The Greatest Hip-Hop Album Of All Time Doesn’t Exist

The Greatest Hip-Hop Album Of All Time Doesn’t Exist

I can’t knock the hustle. It’s hard out here for a mostly-digital music-focused publication, and you’ve got to do something to keep people coming back and clicking. The listicle is one way to make that happen, and the listicle will never die. We at Stereogum have been known to publish a list from time to time. I get it.

Rolling Stone might be the most famous and generally-respected music publication that has ever existed — the first thing that regular people bring up when they find out what I do for a living — but Rolling Stone still needs people to keep reading their shit. So: Listicles. Lots of them. The 100 Best BTS Songs. The 25 Most Stylish Musicians Now. The 20 Worst Christmas Songs Of All Time. Sure. Fine. Why not. But when Rolling Stone takes it upon itself to rank the 200 greatest hip-hop albums of all time, my eyeballs start to itch. My blood pumps a little faster. Electrical storms sweep into certain nodes of my brain. I have to talk some shit. I can’t help myself.

Over the decades, Rolling Stone has had a weird off-and-on relationship with rap music, which puts it in line with a lot of legacy institutions. The magazine put Run-DMC on its cover in 1986, a key moment of institutional validation that clearly meant a lot for the group, right up there with their first platinum album or getting booked at Live Aid. But the Rolling Stone reviews of early rap classics merit an entire page in the crucial tome ego trip’s Book Of Rap Lists. On AmeriKKKa’s Most Wanted: “Ice Cube ultimately sounds like the Andrew Dice Clay of rap.” The Great Adventures Of Slick Rick is “a truly hateful record.” On We Can’t Be Stopped, the Geto Boys’ “hatred is their own, and it pervades the entire album.” God damn, homie.

The people who wrote those reviews are not the same ones who put together the new list of the 200 greatest hip-hop albums of all time. The current roster of writers at the magazine is sharp and thoughtful. Some of them are friends of mine, and some of them are personal heroes. Presumably, they know that it was dumb to call 3 Feet High And Rising “one of the most original rap albums” and then give it a middling three-star review. (3 Feet High is at #33 on their list. The three albums mentioned in that last paragraph appear, respectively, at #58, #82, and #67.) In attempting to wrestle 43 years of recorded rap history into a digestible 200-album list, those writers have made some baffling decisions, just as any of us would’ve done, but they’ve also taken care to respect the evolving history of the genre.

It’s probably best to look at lists like this as celebrations rather than polemics. Rap is decades deep into its history, three or four times older than rock ‘n’ roll was when Rolling Stone itself started publishing. I like how the Rolling Stone writers don’t focus too deeply on any one particular stretch of rap history. I like how they draw attention to albums that don’t often appear on lists like this one: the Jacka’s Tear Gas, Drakeo The Ruler’s Cold Devil, Above The Law’s Black Mafia Life, Jeru The Damaga’s The Sun Rises In The East. I like how Da Drought 3, a mixtape, ranks higher than any of Lil Wayne’s actual albums. And if you’re forced to pick a single greatest rap album of all time, then Ready To Die is a smart choice. It’s a work of stunning wit and gravitas that captures all of rap’s past and much of its future, and it comes from a guy who never had a chance to fall off. (Rolling Stone‘s runner-up is Stankonia, which is amazing but which is probably the fourth-best OutKast album. But that’s the kind of argument that a list like this is supposed to inspire.)

*Dataset entries:*

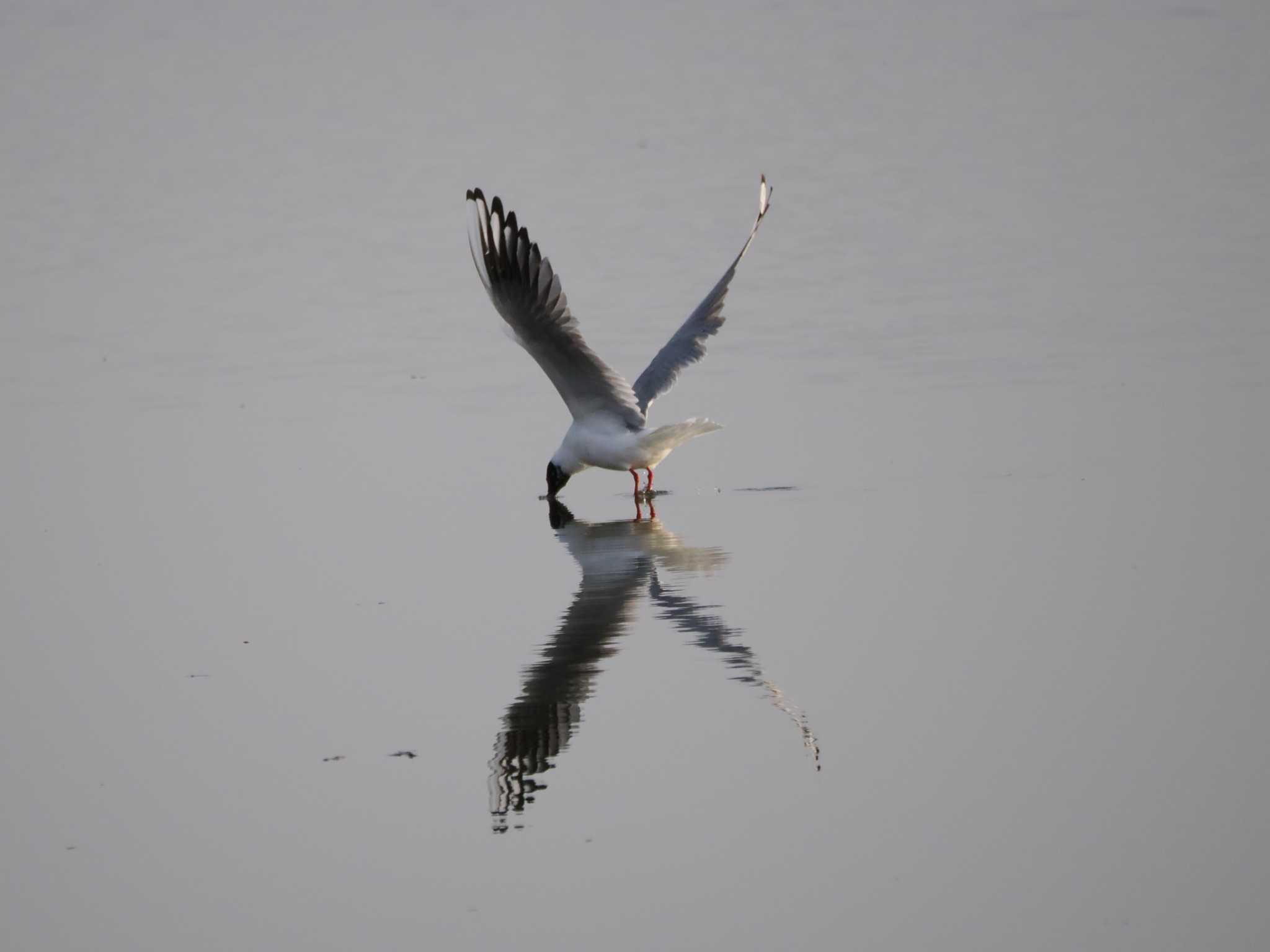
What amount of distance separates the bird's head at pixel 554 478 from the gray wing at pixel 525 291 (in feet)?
1.34

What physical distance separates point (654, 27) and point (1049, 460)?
18.2 metres

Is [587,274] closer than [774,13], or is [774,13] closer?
[587,274]

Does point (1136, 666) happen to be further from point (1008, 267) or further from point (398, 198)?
point (398, 198)

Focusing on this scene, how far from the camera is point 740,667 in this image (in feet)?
18.8

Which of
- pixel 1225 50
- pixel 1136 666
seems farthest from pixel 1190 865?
pixel 1225 50

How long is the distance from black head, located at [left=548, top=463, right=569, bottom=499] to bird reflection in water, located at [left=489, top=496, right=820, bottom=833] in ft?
0.57

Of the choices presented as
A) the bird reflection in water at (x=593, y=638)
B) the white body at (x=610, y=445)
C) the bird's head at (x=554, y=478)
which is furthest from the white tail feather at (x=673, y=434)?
the bird's head at (x=554, y=478)

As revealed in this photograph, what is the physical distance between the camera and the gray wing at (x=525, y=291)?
801 centimetres

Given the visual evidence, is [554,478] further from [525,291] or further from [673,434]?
[525,291]

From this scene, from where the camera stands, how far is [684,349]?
369 inches

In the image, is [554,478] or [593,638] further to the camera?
[554,478]

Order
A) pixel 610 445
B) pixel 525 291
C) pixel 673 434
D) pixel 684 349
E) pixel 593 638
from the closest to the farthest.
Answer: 1. pixel 593 638
2. pixel 525 291
3. pixel 673 434
4. pixel 610 445
5. pixel 684 349

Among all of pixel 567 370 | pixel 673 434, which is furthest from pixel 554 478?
pixel 673 434

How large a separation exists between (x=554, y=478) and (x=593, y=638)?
2.40 metres
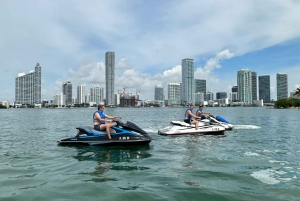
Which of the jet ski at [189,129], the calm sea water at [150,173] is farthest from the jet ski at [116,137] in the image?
the jet ski at [189,129]

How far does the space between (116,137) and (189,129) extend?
654 centimetres

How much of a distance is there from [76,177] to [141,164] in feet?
Result: 8.50

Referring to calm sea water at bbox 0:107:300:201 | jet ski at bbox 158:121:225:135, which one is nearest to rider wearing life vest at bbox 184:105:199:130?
jet ski at bbox 158:121:225:135

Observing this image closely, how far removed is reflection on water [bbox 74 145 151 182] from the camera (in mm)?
8734

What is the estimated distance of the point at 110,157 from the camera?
11031 millimetres

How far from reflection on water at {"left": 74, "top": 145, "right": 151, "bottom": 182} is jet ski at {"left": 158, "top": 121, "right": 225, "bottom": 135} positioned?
474 centimetres

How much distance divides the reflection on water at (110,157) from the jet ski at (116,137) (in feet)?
1.09

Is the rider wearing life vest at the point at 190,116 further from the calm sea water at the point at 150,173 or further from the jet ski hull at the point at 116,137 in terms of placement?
the jet ski hull at the point at 116,137

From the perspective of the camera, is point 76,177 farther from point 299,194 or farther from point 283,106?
point 283,106

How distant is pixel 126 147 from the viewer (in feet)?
43.6

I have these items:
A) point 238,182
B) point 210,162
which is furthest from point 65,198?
point 210,162

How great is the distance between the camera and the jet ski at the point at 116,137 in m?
13.3

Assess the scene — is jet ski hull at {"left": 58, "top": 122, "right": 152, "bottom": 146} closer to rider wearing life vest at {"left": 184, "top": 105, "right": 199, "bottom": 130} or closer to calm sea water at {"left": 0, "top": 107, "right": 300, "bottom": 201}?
calm sea water at {"left": 0, "top": 107, "right": 300, "bottom": 201}

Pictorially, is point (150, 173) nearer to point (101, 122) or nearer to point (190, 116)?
point (101, 122)
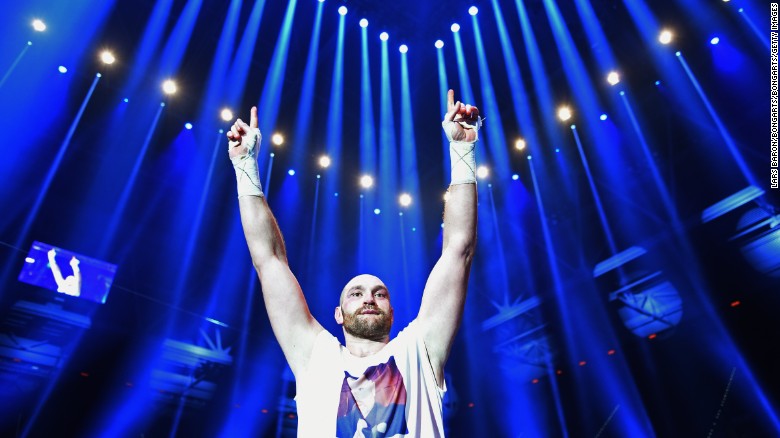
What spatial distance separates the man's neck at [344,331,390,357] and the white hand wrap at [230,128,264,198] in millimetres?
1004

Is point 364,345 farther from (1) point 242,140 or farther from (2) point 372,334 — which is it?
(1) point 242,140

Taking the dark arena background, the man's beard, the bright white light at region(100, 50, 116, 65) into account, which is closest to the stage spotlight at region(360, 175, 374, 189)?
the dark arena background

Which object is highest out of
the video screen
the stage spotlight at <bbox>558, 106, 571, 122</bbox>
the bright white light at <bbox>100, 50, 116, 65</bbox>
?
the bright white light at <bbox>100, 50, 116, 65</bbox>

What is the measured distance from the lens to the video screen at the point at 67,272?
9.81 m

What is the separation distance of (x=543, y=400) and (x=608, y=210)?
215 inches

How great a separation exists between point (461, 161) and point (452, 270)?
24.9 inches

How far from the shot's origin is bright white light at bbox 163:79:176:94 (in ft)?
32.3

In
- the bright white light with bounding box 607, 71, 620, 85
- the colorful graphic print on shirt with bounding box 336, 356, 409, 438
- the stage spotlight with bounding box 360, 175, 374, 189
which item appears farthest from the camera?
the stage spotlight with bounding box 360, 175, 374, 189

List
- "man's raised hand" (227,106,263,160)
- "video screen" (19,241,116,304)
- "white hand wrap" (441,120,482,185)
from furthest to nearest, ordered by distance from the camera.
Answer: "video screen" (19,241,116,304) < "man's raised hand" (227,106,263,160) < "white hand wrap" (441,120,482,185)

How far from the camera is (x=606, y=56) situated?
369 inches

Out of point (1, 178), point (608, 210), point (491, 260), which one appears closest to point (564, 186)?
point (608, 210)

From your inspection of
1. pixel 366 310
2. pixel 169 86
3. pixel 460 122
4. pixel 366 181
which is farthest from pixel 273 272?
pixel 366 181

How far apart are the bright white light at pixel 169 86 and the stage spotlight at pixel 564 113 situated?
315 inches

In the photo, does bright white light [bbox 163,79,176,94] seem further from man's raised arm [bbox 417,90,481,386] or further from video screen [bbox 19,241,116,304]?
man's raised arm [bbox 417,90,481,386]
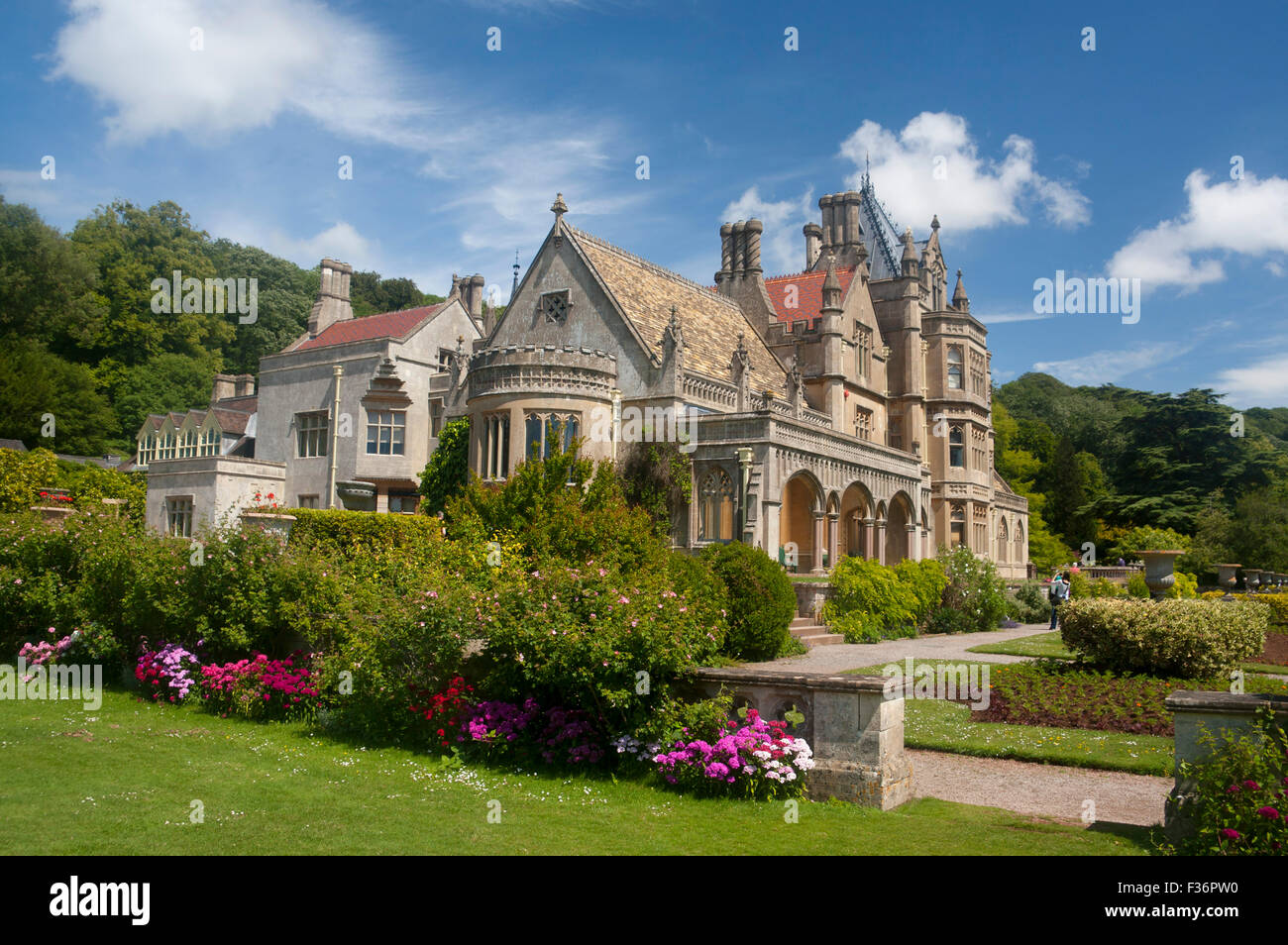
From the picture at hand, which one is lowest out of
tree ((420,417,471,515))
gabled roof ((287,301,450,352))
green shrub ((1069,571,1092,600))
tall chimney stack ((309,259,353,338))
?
green shrub ((1069,571,1092,600))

*Exercise:* Write out everything in the hip-hop albums article from "Rolling Stone might" down to "can’t help myself.", word for word.

*Answer to this task:*
Rolling Stone might be the most famous and generally-respected music publication that has ever existed — the first thing that regular people bring up when they find out what I do for a living — but Rolling Stone still needs people to keep reading their shit. So: Listicles. Lots of them. The 100 Best BTS Songs. The 25 Most Stylish Musicians Now. The 20 Worst Christmas Songs Of All Time. Sure. Fine. Why not. But when Rolling Stone takes it upon itself to rank the 200 greatest hip-hop albums of all time, my eyeballs start to itch. My blood pumps a little faster. Electrical storms sweep into certain nodes of my brain. I have to talk some shit. I can’t help myself.